Thursday, February 17, 2011

Oatka Creek Park • February 15

It was a mostly sunny and 28F sunset hike in Oatka today. Though not windy at all, it felt a lot colder than 28F! The birds were fairly scarce and when found, they were usually in some sort of sheltered location. Robins were in the buckthorn berry bushes along the western edge of the lodge parking lot, as were a few Cedar Waxwings. Buckthorn and staghorn sumac berries are pretty much the only fruit left in reasonable quantities in the park at this point. Entering Black Billed Cuckoo Trail, a pair of kinglets passed through the area, and the single-pitch stutter of a Hairy Woodpecker seemed to come and go quickly, leaving silence in its wake. Then I heard something like a squirrel rustling through a pile of autumn leaves. I looked up and found the squirrel nest that was the source of the commotion. It was being ransacked by some unseen entity, until finally a Northern Flicker raised its head, flashed its yellow tail, and then flew off! :-) A few steps later, soft chip notes exploded all around me. I found a Brown Creeper in front of me and had a nice photo-op, but never caught up with the other birds in this apparent gathering. Later on I would find a pocket of chickadees and titmice. Moving out into Warbler Loop, I spied an Eastern Cottontail dash across the trail -- I don't remember seeing one in the park since the start of winter, though their tracks have been evident in the snow. Down near the creek I passed a Downy Woodpecker before stepping out onto the bridge and found a raft of Mallards tucked up again the creek bank. Reversing my direction, I headed to Gypsum Hollow Trail, which was quiet, and then Sapsucker Trail, which had some activity. As I approached the dam ruins, the Red-tailed Hawk that seems to be a regular resident of this area flew from its usual inner forest perch to one overhanging the creek.
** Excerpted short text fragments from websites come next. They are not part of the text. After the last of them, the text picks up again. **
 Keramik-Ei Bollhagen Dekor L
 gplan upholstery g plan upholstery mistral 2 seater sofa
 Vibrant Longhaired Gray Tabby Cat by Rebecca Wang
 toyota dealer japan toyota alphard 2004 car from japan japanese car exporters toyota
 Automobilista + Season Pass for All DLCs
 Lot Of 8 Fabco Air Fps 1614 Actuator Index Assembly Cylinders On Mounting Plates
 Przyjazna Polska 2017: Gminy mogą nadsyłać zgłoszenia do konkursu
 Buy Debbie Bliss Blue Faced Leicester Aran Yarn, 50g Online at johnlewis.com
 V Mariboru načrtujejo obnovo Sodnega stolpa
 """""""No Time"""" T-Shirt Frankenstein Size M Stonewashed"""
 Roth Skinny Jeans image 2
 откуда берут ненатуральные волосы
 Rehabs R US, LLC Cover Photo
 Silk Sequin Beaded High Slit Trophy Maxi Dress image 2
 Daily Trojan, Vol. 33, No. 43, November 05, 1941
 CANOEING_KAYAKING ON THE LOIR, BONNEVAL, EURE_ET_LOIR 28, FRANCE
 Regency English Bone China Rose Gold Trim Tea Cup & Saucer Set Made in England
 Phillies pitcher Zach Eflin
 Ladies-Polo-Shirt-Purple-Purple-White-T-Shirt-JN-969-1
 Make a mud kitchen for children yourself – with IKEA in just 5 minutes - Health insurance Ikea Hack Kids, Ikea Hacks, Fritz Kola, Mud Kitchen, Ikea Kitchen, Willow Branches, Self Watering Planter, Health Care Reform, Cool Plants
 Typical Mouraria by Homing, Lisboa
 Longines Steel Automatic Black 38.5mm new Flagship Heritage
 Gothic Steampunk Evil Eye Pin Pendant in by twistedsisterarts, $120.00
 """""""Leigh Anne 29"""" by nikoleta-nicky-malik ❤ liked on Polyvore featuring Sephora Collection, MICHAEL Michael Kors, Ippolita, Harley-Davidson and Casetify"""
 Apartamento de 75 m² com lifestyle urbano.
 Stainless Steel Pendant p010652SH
I had almost quietly maneuvered into an unobstructed view when some unnoticed Mallards in the creek below saw me and raised an alarm. The hawk immediately reacted and repositioned itself a bit deeper into the woods on the far side. I still got some pictures out of the episode, however. That would be it as I turned and headed back to my car.

Dark-eyed Junco

Dark-eyed Junco

Brown Creeper

Brown Creeper

Brown Creeper

Red-tailed Hawk

Red-tailed Hawk

Location:     Oatka Creek Park
Observation date:     2/15/11
Number of species:     15

Mallard     23
Red-tailed Hawk     1
Red-bellied Woodpecker     1
Downy Woodpecker     1
Hairy Woodpecker     1
Northern Flicker     1
American Crow     61
Black-capped Chickadee     5
Tufted Titmouse     2
White-breasted Nuthatch     1
Brown Creeper     1
Golden-crowned Kinglet     2
American Robin     13
Cedar Waxwing     4
Dark-eyed Junco     1

This report was generated automatically by eBird v2(
http://ebird.org)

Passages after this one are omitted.